The housing industry in Michigan is still reeling from the COVID-19 shutdown.
According to the latest data from the Home Builders Association of Michigan, housing permits for single-family homes in the state have shrunk by more than 20% as a result of the COVID-19 shutdown, and industry leaders indicate that factors related to COVID-19 will keep production levels low for a while longer, despite strong demand.
A total of 4,463 permits for new single-family housing were issued through May statewide, compared to 5,617 through May of last year. A shortage of building materials, labor shortages and other challenges continue to prevent the industry from full recovery.
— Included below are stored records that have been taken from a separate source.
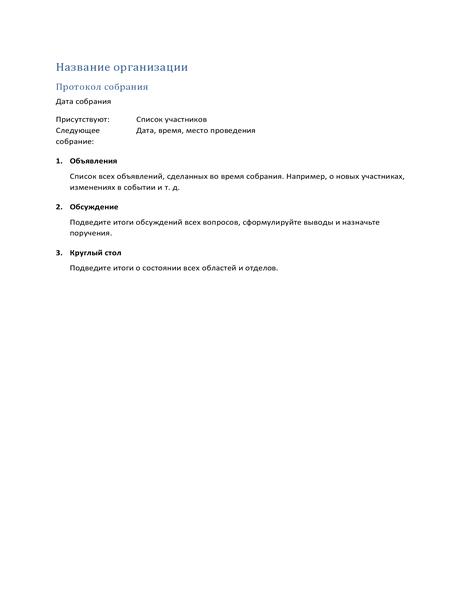 Протокол собрания (краткая форма)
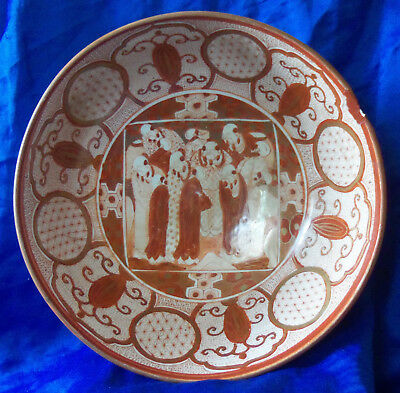 Japanese Kutani Red and White Pottery Bowl with Robed Elders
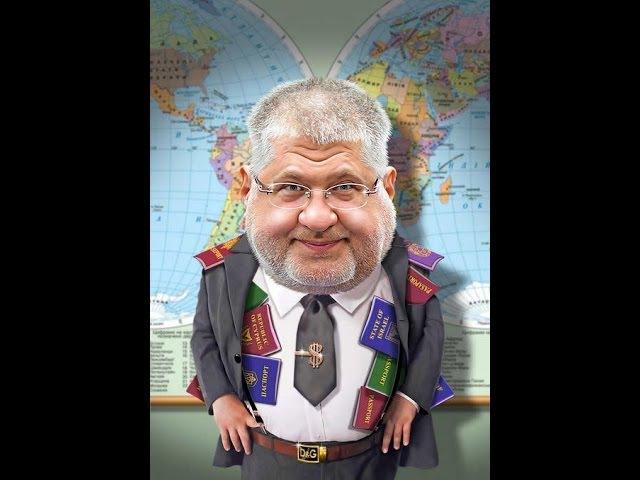 ПРОСЛУШКА ай да Беня Коломойский и глава Нафтагаза Коболев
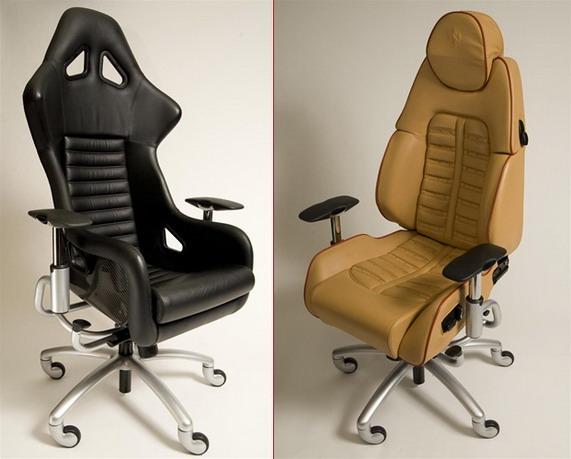 Кожаные кресла  минск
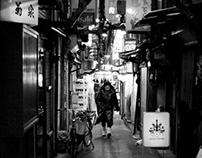 Hidden Tokyo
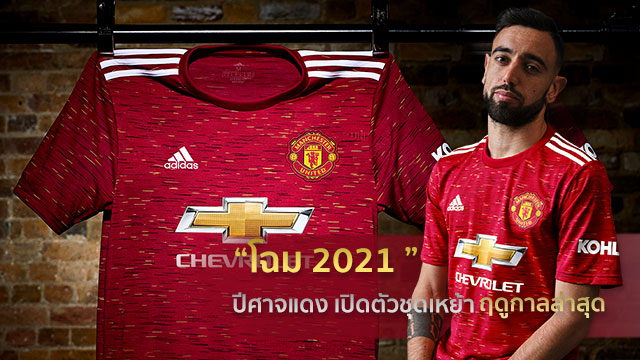 ปีศาจแดง-เปิดตัวชุดเหย้า-โฉม-2021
“As we stressed with the governor when trying to explain why she should deem the residential construction sector essential like most other states, the multilayered supply chain that supports residential housing can’t just turn off and turn on in a matter of weeks or even months,” said Bob Filka, CEO of the HBAM. “We are now seeing the results of that disrupted supply chain at a time when the industry should be energizing our state’s economy even more,”
Filka also stressed customers, whether they are looking to buy a newly constructed home or looking to remodel, are going to experience delays and price increases given the current market dynamics caused by the shutdown.
HBAM has issued a proposed action plan to aggressively attack challenges faced by the industry. Copies of the HBAM report, “Housing Challenges Threaten Our Economic Growth—Where Will Ten Million Michiganders Live?” can be downloaded at hbaofmichigan.com.